What to Know
- 5380 3/4 University Dr. in Irvine
- Sunflowers may be viewed by driving by (on the weekend) or from a wagon ride (on weekdays)
- The Drive-Thru Pumpkin Patch is open through Oct. 31
Scarecrows are popping up in front yards across Southern California, or at least decorations based on traditional scarecrows, the figures famous for guarding fields full of growing goodies that tempt nibbling birds.
And if you see a scarecrow in your neighbor's yard, chances are solid that the cute fellow will be sporting a particular blossom on his hat or overalls: The sunflower, which is as famous to fall as pumpkins, hay barrels, and scarecrows.

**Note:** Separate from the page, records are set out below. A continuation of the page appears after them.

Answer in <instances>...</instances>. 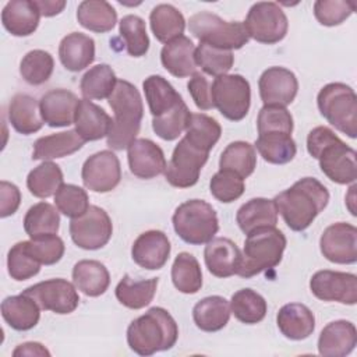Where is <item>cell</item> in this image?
Instances as JSON below:
<instances>
[{
    "label": "cell",
    "instance_id": "6da1fadb",
    "mask_svg": "<svg viewBox=\"0 0 357 357\" xmlns=\"http://www.w3.org/2000/svg\"><path fill=\"white\" fill-rule=\"evenodd\" d=\"M278 213L294 231H303L326 208L328 188L314 177H304L273 198Z\"/></svg>",
    "mask_w": 357,
    "mask_h": 357
},
{
    "label": "cell",
    "instance_id": "7a4b0ae2",
    "mask_svg": "<svg viewBox=\"0 0 357 357\" xmlns=\"http://www.w3.org/2000/svg\"><path fill=\"white\" fill-rule=\"evenodd\" d=\"M308 153L319 162L322 173L336 184H350L357 178L356 151L331 128L318 126L308 132Z\"/></svg>",
    "mask_w": 357,
    "mask_h": 357
},
{
    "label": "cell",
    "instance_id": "3957f363",
    "mask_svg": "<svg viewBox=\"0 0 357 357\" xmlns=\"http://www.w3.org/2000/svg\"><path fill=\"white\" fill-rule=\"evenodd\" d=\"M114 113L112 128L106 137L107 146L114 151L127 149L137 139L144 116V105L138 89L126 79H117L107 98Z\"/></svg>",
    "mask_w": 357,
    "mask_h": 357
},
{
    "label": "cell",
    "instance_id": "277c9868",
    "mask_svg": "<svg viewBox=\"0 0 357 357\" xmlns=\"http://www.w3.org/2000/svg\"><path fill=\"white\" fill-rule=\"evenodd\" d=\"M178 337L174 318L162 307H152L144 315L131 321L127 328V343L139 356L172 349Z\"/></svg>",
    "mask_w": 357,
    "mask_h": 357
},
{
    "label": "cell",
    "instance_id": "5b68a950",
    "mask_svg": "<svg viewBox=\"0 0 357 357\" xmlns=\"http://www.w3.org/2000/svg\"><path fill=\"white\" fill-rule=\"evenodd\" d=\"M284 234L275 226L259 227L247 234L237 275L250 279L279 265L286 248Z\"/></svg>",
    "mask_w": 357,
    "mask_h": 357
},
{
    "label": "cell",
    "instance_id": "8992f818",
    "mask_svg": "<svg viewBox=\"0 0 357 357\" xmlns=\"http://www.w3.org/2000/svg\"><path fill=\"white\" fill-rule=\"evenodd\" d=\"M177 236L192 245L211 241L219 230L215 209L204 199H190L180 204L172 218Z\"/></svg>",
    "mask_w": 357,
    "mask_h": 357
},
{
    "label": "cell",
    "instance_id": "52a82bcc",
    "mask_svg": "<svg viewBox=\"0 0 357 357\" xmlns=\"http://www.w3.org/2000/svg\"><path fill=\"white\" fill-rule=\"evenodd\" d=\"M319 113L337 131L350 138L357 137V96L351 86L343 82L326 84L317 96Z\"/></svg>",
    "mask_w": 357,
    "mask_h": 357
},
{
    "label": "cell",
    "instance_id": "ba28073f",
    "mask_svg": "<svg viewBox=\"0 0 357 357\" xmlns=\"http://www.w3.org/2000/svg\"><path fill=\"white\" fill-rule=\"evenodd\" d=\"M188 29L199 43L226 50L241 49L250 40L243 22L225 21L209 11H199L191 15Z\"/></svg>",
    "mask_w": 357,
    "mask_h": 357
},
{
    "label": "cell",
    "instance_id": "9c48e42d",
    "mask_svg": "<svg viewBox=\"0 0 357 357\" xmlns=\"http://www.w3.org/2000/svg\"><path fill=\"white\" fill-rule=\"evenodd\" d=\"M213 107L231 121L243 120L251 105L250 82L240 74H225L213 79L211 85Z\"/></svg>",
    "mask_w": 357,
    "mask_h": 357
},
{
    "label": "cell",
    "instance_id": "30bf717a",
    "mask_svg": "<svg viewBox=\"0 0 357 357\" xmlns=\"http://www.w3.org/2000/svg\"><path fill=\"white\" fill-rule=\"evenodd\" d=\"M243 24L250 38L265 45L280 42L289 29V21L284 11L273 1H259L252 4Z\"/></svg>",
    "mask_w": 357,
    "mask_h": 357
},
{
    "label": "cell",
    "instance_id": "8fae6325",
    "mask_svg": "<svg viewBox=\"0 0 357 357\" xmlns=\"http://www.w3.org/2000/svg\"><path fill=\"white\" fill-rule=\"evenodd\" d=\"M209 152L192 145L183 137L176 145L173 155L166 165L165 177L167 183L177 188H188L198 183L201 169L206 163Z\"/></svg>",
    "mask_w": 357,
    "mask_h": 357
},
{
    "label": "cell",
    "instance_id": "7c38bea8",
    "mask_svg": "<svg viewBox=\"0 0 357 357\" xmlns=\"http://www.w3.org/2000/svg\"><path fill=\"white\" fill-rule=\"evenodd\" d=\"M113 233L112 219L107 212L96 205L70 222V236L75 245L82 250H99L105 247Z\"/></svg>",
    "mask_w": 357,
    "mask_h": 357
},
{
    "label": "cell",
    "instance_id": "4fadbf2b",
    "mask_svg": "<svg viewBox=\"0 0 357 357\" xmlns=\"http://www.w3.org/2000/svg\"><path fill=\"white\" fill-rule=\"evenodd\" d=\"M24 294L32 297L42 310L60 315L71 314L79 303L75 284L66 279H49L26 287Z\"/></svg>",
    "mask_w": 357,
    "mask_h": 357
},
{
    "label": "cell",
    "instance_id": "5bb4252c",
    "mask_svg": "<svg viewBox=\"0 0 357 357\" xmlns=\"http://www.w3.org/2000/svg\"><path fill=\"white\" fill-rule=\"evenodd\" d=\"M81 178L84 185L93 192H109L121 180V166L117 155L109 149L91 155L82 165Z\"/></svg>",
    "mask_w": 357,
    "mask_h": 357
},
{
    "label": "cell",
    "instance_id": "9a60e30c",
    "mask_svg": "<svg viewBox=\"0 0 357 357\" xmlns=\"http://www.w3.org/2000/svg\"><path fill=\"white\" fill-rule=\"evenodd\" d=\"M311 293L322 301H337L354 305L357 303V276L339 271H318L310 280Z\"/></svg>",
    "mask_w": 357,
    "mask_h": 357
},
{
    "label": "cell",
    "instance_id": "2e32d148",
    "mask_svg": "<svg viewBox=\"0 0 357 357\" xmlns=\"http://www.w3.org/2000/svg\"><path fill=\"white\" fill-rule=\"evenodd\" d=\"M319 248L322 255L333 264H342V265L356 264L357 261L356 226L346 222H337L328 226L321 234Z\"/></svg>",
    "mask_w": 357,
    "mask_h": 357
},
{
    "label": "cell",
    "instance_id": "e0dca14e",
    "mask_svg": "<svg viewBox=\"0 0 357 357\" xmlns=\"http://www.w3.org/2000/svg\"><path fill=\"white\" fill-rule=\"evenodd\" d=\"M258 88L264 106L286 107L297 95L298 81L293 71L275 66L261 74Z\"/></svg>",
    "mask_w": 357,
    "mask_h": 357
},
{
    "label": "cell",
    "instance_id": "ac0fdd59",
    "mask_svg": "<svg viewBox=\"0 0 357 357\" xmlns=\"http://www.w3.org/2000/svg\"><path fill=\"white\" fill-rule=\"evenodd\" d=\"M130 172L139 178H153L166 169V158L159 145L148 138H137L127 148Z\"/></svg>",
    "mask_w": 357,
    "mask_h": 357
},
{
    "label": "cell",
    "instance_id": "d6986e66",
    "mask_svg": "<svg viewBox=\"0 0 357 357\" xmlns=\"http://www.w3.org/2000/svg\"><path fill=\"white\" fill-rule=\"evenodd\" d=\"M170 248V241L163 231L148 230L135 238L131 247V257L138 266L156 271L167 262Z\"/></svg>",
    "mask_w": 357,
    "mask_h": 357
},
{
    "label": "cell",
    "instance_id": "ffe728a7",
    "mask_svg": "<svg viewBox=\"0 0 357 357\" xmlns=\"http://www.w3.org/2000/svg\"><path fill=\"white\" fill-rule=\"evenodd\" d=\"M204 259L208 271L213 276L230 278L238 272L241 251L230 238L213 237L205 245Z\"/></svg>",
    "mask_w": 357,
    "mask_h": 357
},
{
    "label": "cell",
    "instance_id": "44dd1931",
    "mask_svg": "<svg viewBox=\"0 0 357 357\" xmlns=\"http://www.w3.org/2000/svg\"><path fill=\"white\" fill-rule=\"evenodd\" d=\"M79 99L67 89H52L40 100V116L49 127H68L74 123Z\"/></svg>",
    "mask_w": 357,
    "mask_h": 357
},
{
    "label": "cell",
    "instance_id": "7402d4cb",
    "mask_svg": "<svg viewBox=\"0 0 357 357\" xmlns=\"http://www.w3.org/2000/svg\"><path fill=\"white\" fill-rule=\"evenodd\" d=\"M357 344V331L353 322L337 319L329 322L319 333L318 353L325 357H344Z\"/></svg>",
    "mask_w": 357,
    "mask_h": 357
},
{
    "label": "cell",
    "instance_id": "603a6c76",
    "mask_svg": "<svg viewBox=\"0 0 357 357\" xmlns=\"http://www.w3.org/2000/svg\"><path fill=\"white\" fill-rule=\"evenodd\" d=\"M112 117L98 105L88 99H79L74 124L78 135L86 141H98L107 137L112 128Z\"/></svg>",
    "mask_w": 357,
    "mask_h": 357
},
{
    "label": "cell",
    "instance_id": "cb8c5ba5",
    "mask_svg": "<svg viewBox=\"0 0 357 357\" xmlns=\"http://www.w3.org/2000/svg\"><path fill=\"white\" fill-rule=\"evenodd\" d=\"M40 15L36 1L11 0L1 11V22L11 35L29 36L36 31Z\"/></svg>",
    "mask_w": 357,
    "mask_h": 357
},
{
    "label": "cell",
    "instance_id": "d4e9b609",
    "mask_svg": "<svg viewBox=\"0 0 357 357\" xmlns=\"http://www.w3.org/2000/svg\"><path fill=\"white\" fill-rule=\"evenodd\" d=\"M195 46L192 40L184 35L166 43L160 52L162 66L174 77L185 78L197 73Z\"/></svg>",
    "mask_w": 357,
    "mask_h": 357
},
{
    "label": "cell",
    "instance_id": "484cf974",
    "mask_svg": "<svg viewBox=\"0 0 357 357\" xmlns=\"http://www.w3.org/2000/svg\"><path fill=\"white\" fill-rule=\"evenodd\" d=\"M276 324L284 337L290 340H303L312 335L315 329V317L307 305L289 303L279 310Z\"/></svg>",
    "mask_w": 357,
    "mask_h": 357
},
{
    "label": "cell",
    "instance_id": "4316f807",
    "mask_svg": "<svg viewBox=\"0 0 357 357\" xmlns=\"http://www.w3.org/2000/svg\"><path fill=\"white\" fill-rule=\"evenodd\" d=\"M59 59L68 71L78 73L95 60V40L85 33L71 32L59 45Z\"/></svg>",
    "mask_w": 357,
    "mask_h": 357
},
{
    "label": "cell",
    "instance_id": "83f0119b",
    "mask_svg": "<svg viewBox=\"0 0 357 357\" xmlns=\"http://www.w3.org/2000/svg\"><path fill=\"white\" fill-rule=\"evenodd\" d=\"M1 315L10 328L15 331H29L39 322L40 307L32 297L21 293L3 300Z\"/></svg>",
    "mask_w": 357,
    "mask_h": 357
},
{
    "label": "cell",
    "instance_id": "f1b7e54d",
    "mask_svg": "<svg viewBox=\"0 0 357 357\" xmlns=\"http://www.w3.org/2000/svg\"><path fill=\"white\" fill-rule=\"evenodd\" d=\"M8 120L13 128L24 135L39 131L43 126L38 100L26 93H17L8 103Z\"/></svg>",
    "mask_w": 357,
    "mask_h": 357
},
{
    "label": "cell",
    "instance_id": "f546056e",
    "mask_svg": "<svg viewBox=\"0 0 357 357\" xmlns=\"http://www.w3.org/2000/svg\"><path fill=\"white\" fill-rule=\"evenodd\" d=\"M85 141L75 130L61 131L50 135L40 137L33 144V160H50L68 156L84 146Z\"/></svg>",
    "mask_w": 357,
    "mask_h": 357
},
{
    "label": "cell",
    "instance_id": "4dcf8cb0",
    "mask_svg": "<svg viewBox=\"0 0 357 357\" xmlns=\"http://www.w3.org/2000/svg\"><path fill=\"white\" fill-rule=\"evenodd\" d=\"M236 222L244 234H248L259 227L276 226L278 211L273 199L252 198L247 201L238 208Z\"/></svg>",
    "mask_w": 357,
    "mask_h": 357
},
{
    "label": "cell",
    "instance_id": "1f68e13d",
    "mask_svg": "<svg viewBox=\"0 0 357 357\" xmlns=\"http://www.w3.org/2000/svg\"><path fill=\"white\" fill-rule=\"evenodd\" d=\"M73 282L85 296H102L109 284L110 275L107 268L95 259H81L73 268Z\"/></svg>",
    "mask_w": 357,
    "mask_h": 357
},
{
    "label": "cell",
    "instance_id": "d6a6232c",
    "mask_svg": "<svg viewBox=\"0 0 357 357\" xmlns=\"http://www.w3.org/2000/svg\"><path fill=\"white\" fill-rule=\"evenodd\" d=\"M230 304L222 296H209L199 300L192 308V319L204 332H218L230 319Z\"/></svg>",
    "mask_w": 357,
    "mask_h": 357
},
{
    "label": "cell",
    "instance_id": "836d02e7",
    "mask_svg": "<svg viewBox=\"0 0 357 357\" xmlns=\"http://www.w3.org/2000/svg\"><path fill=\"white\" fill-rule=\"evenodd\" d=\"M77 20L88 31L105 33L114 28L117 13L114 7L105 0H85L77 8Z\"/></svg>",
    "mask_w": 357,
    "mask_h": 357
},
{
    "label": "cell",
    "instance_id": "e575fe53",
    "mask_svg": "<svg viewBox=\"0 0 357 357\" xmlns=\"http://www.w3.org/2000/svg\"><path fill=\"white\" fill-rule=\"evenodd\" d=\"M159 280L156 278L134 280L124 275L117 283L114 294L120 304L130 310H141L151 304L155 297Z\"/></svg>",
    "mask_w": 357,
    "mask_h": 357
},
{
    "label": "cell",
    "instance_id": "d590c367",
    "mask_svg": "<svg viewBox=\"0 0 357 357\" xmlns=\"http://www.w3.org/2000/svg\"><path fill=\"white\" fill-rule=\"evenodd\" d=\"M149 24L153 36L162 42L169 43L183 35L185 29V20L181 11L172 4H158L149 14Z\"/></svg>",
    "mask_w": 357,
    "mask_h": 357
},
{
    "label": "cell",
    "instance_id": "8d00e7d4",
    "mask_svg": "<svg viewBox=\"0 0 357 357\" xmlns=\"http://www.w3.org/2000/svg\"><path fill=\"white\" fill-rule=\"evenodd\" d=\"M142 88L149 112L153 117L166 113L183 99L173 85L162 75H149L142 82Z\"/></svg>",
    "mask_w": 357,
    "mask_h": 357
},
{
    "label": "cell",
    "instance_id": "74e56055",
    "mask_svg": "<svg viewBox=\"0 0 357 357\" xmlns=\"http://www.w3.org/2000/svg\"><path fill=\"white\" fill-rule=\"evenodd\" d=\"M254 148L259 152L262 159L272 165H284L293 160L297 146L290 134L286 132H266L258 135Z\"/></svg>",
    "mask_w": 357,
    "mask_h": 357
},
{
    "label": "cell",
    "instance_id": "f35d334b",
    "mask_svg": "<svg viewBox=\"0 0 357 357\" xmlns=\"http://www.w3.org/2000/svg\"><path fill=\"white\" fill-rule=\"evenodd\" d=\"M257 166V152L254 145L245 141L230 142L220 155L219 169L230 170L243 180L251 176Z\"/></svg>",
    "mask_w": 357,
    "mask_h": 357
},
{
    "label": "cell",
    "instance_id": "ab89813d",
    "mask_svg": "<svg viewBox=\"0 0 357 357\" xmlns=\"http://www.w3.org/2000/svg\"><path fill=\"white\" fill-rule=\"evenodd\" d=\"M59 227V209L49 202H38L32 205L24 216V230L31 238L57 234Z\"/></svg>",
    "mask_w": 357,
    "mask_h": 357
},
{
    "label": "cell",
    "instance_id": "60d3db41",
    "mask_svg": "<svg viewBox=\"0 0 357 357\" xmlns=\"http://www.w3.org/2000/svg\"><path fill=\"white\" fill-rule=\"evenodd\" d=\"M172 282L184 294H195L202 287V271L198 259L190 252H180L172 266Z\"/></svg>",
    "mask_w": 357,
    "mask_h": 357
},
{
    "label": "cell",
    "instance_id": "b9f144b4",
    "mask_svg": "<svg viewBox=\"0 0 357 357\" xmlns=\"http://www.w3.org/2000/svg\"><path fill=\"white\" fill-rule=\"evenodd\" d=\"M230 311L236 319L245 325L261 322L268 311L265 298L252 289H241L230 298Z\"/></svg>",
    "mask_w": 357,
    "mask_h": 357
},
{
    "label": "cell",
    "instance_id": "7bdbcfd3",
    "mask_svg": "<svg viewBox=\"0 0 357 357\" xmlns=\"http://www.w3.org/2000/svg\"><path fill=\"white\" fill-rule=\"evenodd\" d=\"M116 82L117 78L113 68L107 64H98L82 75L79 89L84 99L102 100L112 95Z\"/></svg>",
    "mask_w": 357,
    "mask_h": 357
},
{
    "label": "cell",
    "instance_id": "ee69618b",
    "mask_svg": "<svg viewBox=\"0 0 357 357\" xmlns=\"http://www.w3.org/2000/svg\"><path fill=\"white\" fill-rule=\"evenodd\" d=\"M63 180L60 166L50 160H43V163L29 172L26 177V187L33 197L49 198L57 192Z\"/></svg>",
    "mask_w": 357,
    "mask_h": 357
},
{
    "label": "cell",
    "instance_id": "f6af8a7d",
    "mask_svg": "<svg viewBox=\"0 0 357 357\" xmlns=\"http://www.w3.org/2000/svg\"><path fill=\"white\" fill-rule=\"evenodd\" d=\"M222 134L220 124L211 116L204 113H191L185 128V138L202 151L209 152Z\"/></svg>",
    "mask_w": 357,
    "mask_h": 357
},
{
    "label": "cell",
    "instance_id": "bcb514c9",
    "mask_svg": "<svg viewBox=\"0 0 357 357\" xmlns=\"http://www.w3.org/2000/svg\"><path fill=\"white\" fill-rule=\"evenodd\" d=\"M191 113L185 102L181 99L174 107H172L166 113L153 117L152 128L159 138L165 141H174L181 135L183 131H185Z\"/></svg>",
    "mask_w": 357,
    "mask_h": 357
},
{
    "label": "cell",
    "instance_id": "7dc6e473",
    "mask_svg": "<svg viewBox=\"0 0 357 357\" xmlns=\"http://www.w3.org/2000/svg\"><path fill=\"white\" fill-rule=\"evenodd\" d=\"M120 36L124 39L127 53L132 57L145 56L149 49V38L145 21L134 14L124 15L119 22Z\"/></svg>",
    "mask_w": 357,
    "mask_h": 357
},
{
    "label": "cell",
    "instance_id": "c3c4849f",
    "mask_svg": "<svg viewBox=\"0 0 357 357\" xmlns=\"http://www.w3.org/2000/svg\"><path fill=\"white\" fill-rule=\"evenodd\" d=\"M54 68V60L52 54L42 49L28 52L20 63V74L25 82L31 85L45 84Z\"/></svg>",
    "mask_w": 357,
    "mask_h": 357
},
{
    "label": "cell",
    "instance_id": "681fc988",
    "mask_svg": "<svg viewBox=\"0 0 357 357\" xmlns=\"http://www.w3.org/2000/svg\"><path fill=\"white\" fill-rule=\"evenodd\" d=\"M195 63L201 70L209 75L219 77L225 75L234 63V56L231 50L213 47L205 43H199L198 47H195Z\"/></svg>",
    "mask_w": 357,
    "mask_h": 357
},
{
    "label": "cell",
    "instance_id": "f907efd6",
    "mask_svg": "<svg viewBox=\"0 0 357 357\" xmlns=\"http://www.w3.org/2000/svg\"><path fill=\"white\" fill-rule=\"evenodd\" d=\"M54 204L59 212L71 219L82 216L91 206L88 194L84 188L66 183H63L54 194Z\"/></svg>",
    "mask_w": 357,
    "mask_h": 357
},
{
    "label": "cell",
    "instance_id": "816d5d0a",
    "mask_svg": "<svg viewBox=\"0 0 357 357\" xmlns=\"http://www.w3.org/2000/svg\"><path fill=\"white\" fill-rule=\"evenodd\" d=\"M7 269L11 279L17 282L28 280L39 273L40 264L28 252L26 241L14 244L7 254Z\"/></svg>",
    "mask_w": 357,
    "mask_h": 357
},
{
    "label": "cell",
    "instance_id": "f5cc1de1",
    "mask_svg": "<svg viewBox=\"0 0 357 357\" xmlns=\"http://www.w3.org/2000/svg\"><path fill=\"white\" fill-rule=\"evenodd\" d=\"M244 180L230 170L215 173L209 181L211 194L223 204H230L238 199L244 192Z\"/></svg>",
    "mask_w": 357,
    "mask_h": 357
},
{
    "label": "cell",
    "instance_id": "db71d44e",
    "mask_svg": "<svg viewBox=\"0 0 357 357\" xmlns=\"http://www.w3.org/2000/svg\"><path fill=\"white\" fill-rule=\"evenodd\" d=\"M293 117L286 107L264 106L257 117L258 135L266 132H293Z\"/></svg>",
    "mask_w": 357,
    "mask_h": 357
},
{
    "label": "cell",
    "instance_id": "11a10c76",
    "mask_svg": "<svg viewBox=\"0 0 357 357\" xmlns=\"http://www.w3.org/2000/svg\"><path fill=\"white\" fill-rule=\"evenodd\" d=\"M26 250L40 265H54L64 255V241L57 234L42 236L26 241Z\"/></svg>",
    "mask_w": 357,
    "mask_h": 357
},
{
    "label": "cell",
    "instance_id": "9f6ffc18",
    "mask_svg": "<svg viewBox=\"0 0 357 357\" xmlns=\"http://www.w3.org/2000/svg\"><path fill=\"white\" fill-rule=\"evenodd\" d=\"M356 10V4L346 0H318L314 3V15L321 25L335 26L346 21Z\"/></svg>",
    "mask_w": 357,
    "mask_h": 357
},
{
    "label": "cell",
    "instance_id": "6f0895ef",
    "mask_svg": "<svg viewBox=\"0 0 357 357\" xmlns=\"http://www.w3.org/2000/svg\"><path fill=\"white\" fill-rule=\"evenodd\" d=\"M188 92L199 110L213 109L212 95H211V84L201 73H194L187 84Z\"/></svg>",
    "mask_w": 357,
    "mask_h": 357
},
{
    "label": "cell",
    "instance_id": "680465c9",
    "mask_svg": "<svg viewBox=\"0 0 357 357\" xmlns=\"http://www.w3.org/2000/svg\"><path fill=\"white\" fill-rule=\"evenodd\" d=\"M21 202V192L13 183L3 180L0 183V216L7 218L17 212Z\"/></svg>",
    "mask_w": 357,
    "mask_h": 357
},
{
    "label": "cell",
    "instance_id": "91938a15",
    "mask_svg": "<svg viewBox=\"0 0 357 357\" xmlns=\"http://www.w3.org/2000/svg\"><path fill=\"white\" fill-rule=\"evenodd\" d=\"M13 356L14 357H18V356H46V357H49L50 351L42 343L25 342L22 344H18L14 349Z\"/></svg>",
    "mask_w": 357,
    "mask_h": 357
},
{
    "label": "cell",
    "instance_id": "94428289",
    "mask_svg": "<svg viewBox=\"0 0 357 357\" xmlns=\"http://www.w3.org/2000/svg\"><path fill=\"white\" fill-rule=\"evenodd\" d=\"M36 6L39 7V11L43 17H53L60 14L64 7L66 1L63 0H39L36 1Z\"/></svg>",
    "mask_w": 357,
    "mask_h": 357
}]
</instances>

Where, though, can you go to see a field of fully open, bright, and spectacular sunflowers, the sort of sight you might find dazzlingly depicted on a calendar or greeting card?
If you're around Irvine in October, the answer is very much Tanaka Farms, the historic destination known for its succulent strawberries, excellent leafy greens, and, in 2020, a Drive-Thru Pumpkin Patch, too.
It is also known for its spread of sunflowers, those big-headed, sky-reaching blooms that can turn out thousands of seeds in one go.
They're blooming again at the breezy property, with the 2020 peak just beginning as we reach the middle of October.
There's a rather notable asterisk this year, if you were hoping to snap some up-close photos, and it is this: Walking among the sunflowers is cancelled in 2020.
"Currently, the only way to see them is from your vehicle (weekends) or from a wagon ride (weekdays)," the farm staff shared on Instagram.
Still, these giants can grow up to 15 feet in height, so they'll still make a stunning sight even when viewed from the inside of a vehicle.
Also good to know before you go?
For now, the sunflowers will remain "decorative," so you won't find them for sale at the Drive-Thru Produce Stand, which is full of other yummy, grown-right-there foodstuffs like Japanese turnips and bok choy.
"Depending on how the crop does, we may harvest and sell the sunflower heads at the stand in November so folks can make their own sunflower seeds at home," shared farm representative Joni Newman.
So go wow over the flowers now, in all of their yellow-heads-against-blue-sky glory, then return in November for the possible chance to buy a head or two for seeds (you'll want to check with the farm, though, to see if this is happening for sure).
Haven't made your Drive-Thru Pumpkin Patch reservation yet? Halloween is on approach, so do secure your spot soon.